Rocks, Roots, and Rain: AT SOBO Journey Begins in Maine

“Everybody has a plan until they get punched in the mouth,” Mike Tyson on preparing for his fight with Evander Holyfield.

While my ears are still attached to my head, all my preparation took a hard reality check as I began my SOBO AT hike. Now 114 miles in, I understand much better the conditions I’ll be dealing with for the next several hundred miles. It isn’t what I expected, and I don’t think anyone can really be totally prepared for climbing Katahdin, then heading off for ten days into the 100 Mile Wilderness. Probably the most important lesson I learned is that I am not in charge.

Climbing Katahdin

Getting up Katahdin was a challenge that I really enjoyed. The rangers at Baxter State Park give you a loaner daypack so you don’t need to haul all your gear and food up, just to bring it back down. With all the rain the area received in the days prior to my arrival, parts of the Hunt Trail were a stream. I put my trekking poles away just below the tree line as the trail turned into boulders. Very challenging and very fun five miles of climbing!

It’s a long way to the top with lots of rocks and rolls.

The weather conditions were not ideal on the summit with wind and drizzly fog, so I headed down pretty quickly. I found the cairn marking the true high point, located the first SOBO white blaze, and started back down the Hunt Trail/AT for my first five miles back to the Katahdin Stream Ranger Station and my campsite.

Cairn at the summit of Katahdin. Note the marvelous view in the background.

Slow and steady gets you to the top. And down safely. The journey on Katahdin isn’t over until you make it back.

Looking down the Hunt Trail above the treeline

The 100 Mile Wilderness

Do you remember the haunted forest in The Wizard of Oz when the flying monkeys took Dorothy? That’s what I felt like walking into the 100 Mile Wilderness. It’s a thick bit of woods with a pathway filled with roots, mud, and rocks. Some of the bogs have low plank bridges to keep you out of the mud, but those things get slicker than baby poop after a can of peaches. The condition of the trail was really something I could not prepare for, nor would I recommend it. You just have to get out and do it, managing expectations for daily milage.

Into the Wilderness. At times I wanted to click my heels together 3 times and go home to Alabama.

The reward for enduring the tough trail conditions is walks alongside ponds and sprawling mountain views. The distinctive call of the loon is almost reward enough for the challenge.
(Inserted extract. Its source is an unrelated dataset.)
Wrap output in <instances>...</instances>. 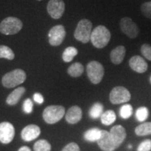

Listening for the loons at a pond above Hurd Brook Lean-to while enjoying the finest instant grits

There were a few times I threw my trekking poles ahead of me and climbed the rocks to get to the peaks of White Cap and Chairback Mountains. It was worth the struggle.

View from Chairback Mountain after the clouds broke

Epic Rains Change the Plan

The first half of the 100 Mile Wilderness is mostly flat, creating conditions for a muddy hike. Once I got into the hilly second half, the trail was generally drier but with more rock climbs. I spent my first night in this hilly section at Chairback Gap Lean-to. The rain started at 3:00 a.m. and didn’t stop until 9:00 a.m. the next day. I hiked for miles in ankle deep puddles of 55-degree water. I negotiated slick rock climbs and descents. I waited 24 hours for the water to go down on four stream fords, negating a day of hiking I had actually made up two days before. While I made it out of the Wilderness, I continue to wait in Monson for the Kennebec River ferry to open, hopefully next week. The general store has good beer at a reasonable price, so things could be worse.

Because of the water, I also had the distinct pleasure of visiting the Best Buy in Bangor to buy a new phone. Apologies for a few missing pictures.

Who is in charge, anyway?

It’s not me. As someone who has completed a career where the saying “When in charge, take charge,” rules the day, this experience has been humbling. Nature and the Almighty rule the day here, and I’m just lucky to be in the creation.

Solo, but not unsupported

The AT community is awesome! From the initial logistical support at the Appalachian Trail Hostel and Outfitters in Millinocket, to the great folks at Shaw’s Hostel and Poet’s Gear Emporium, I have a lot of knowledgeable support. I’m starting to meet a handful of other SOBOs, many of whom have vast long trail and AT experience. Besides picking their brains on trail topics, they are just genuinely good people to talk to. There is a family from Ireland (father, 10-year-old daughter, and 8-year-old son) hiking 24 miles per day! I’ve met triple crowners and others like me on their first long distance hike. We all help each other stay positive and hopefully be successful. Everyone has been fantastic, and I look forward to meeting the next group.

Of course, I still have the support of my family back home, too.  I hope they enjoy the photos I send when I can. I particularly appreciate the small Swiss Army knife my dad gave me. It’s critical when I need to cut the cheese.